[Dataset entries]
--- START ---

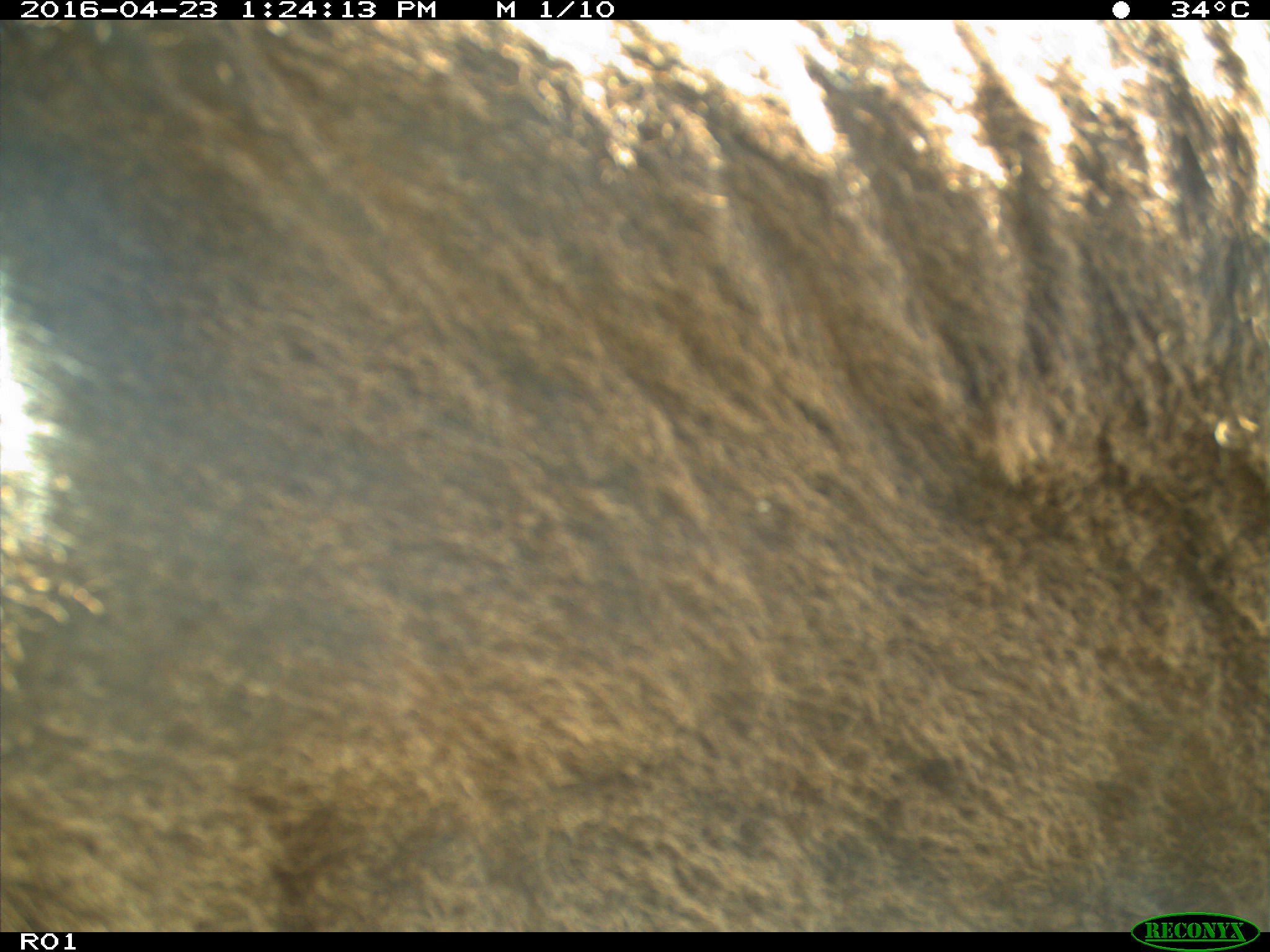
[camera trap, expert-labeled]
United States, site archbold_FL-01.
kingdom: Animalia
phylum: Chordata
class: Mammalia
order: Artiodactyla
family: Bovidae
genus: Bos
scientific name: Bos taurus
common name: domestic cow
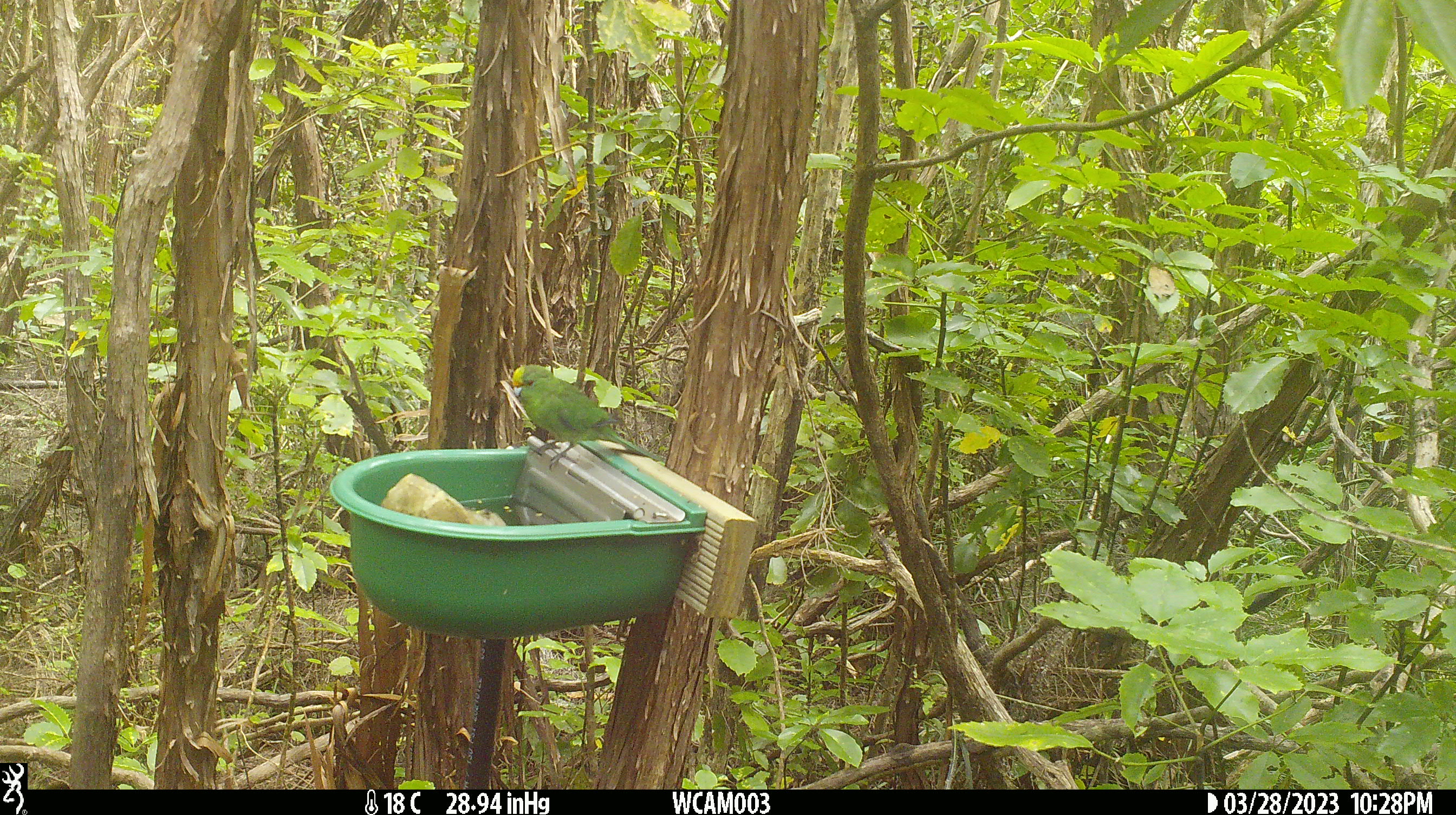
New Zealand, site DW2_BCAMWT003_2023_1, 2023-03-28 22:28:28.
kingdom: Animalia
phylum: Chordata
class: Aves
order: Psittaciformes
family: Psittaculidae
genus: Cyanoramphus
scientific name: Cyanoramphus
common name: parakeet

--- END ---

Exercise directions:
Retype each entry above character for character; pictures stay out.

Output of the task:
[camera trap, expert-labeled]
United States, site archbold_FL-01.
kingdom: Animalia
phylum: Chordata
class: Mammalia
order: Artiodactyla
family: Bovidae
genus: Bos
scientific name: Bos taurus
common name: domestic cow
New Zealand, site DW2_BCAMWT003_2023_1, 2023-03-28 22:28:28.
kingdom: Animalia
phylum: Chordata
class: Aves
order: Psittaciformes
family: Psittaculidae
genus: Cyanoramphus
scientific name: Cyanoramphus
common name: parakeet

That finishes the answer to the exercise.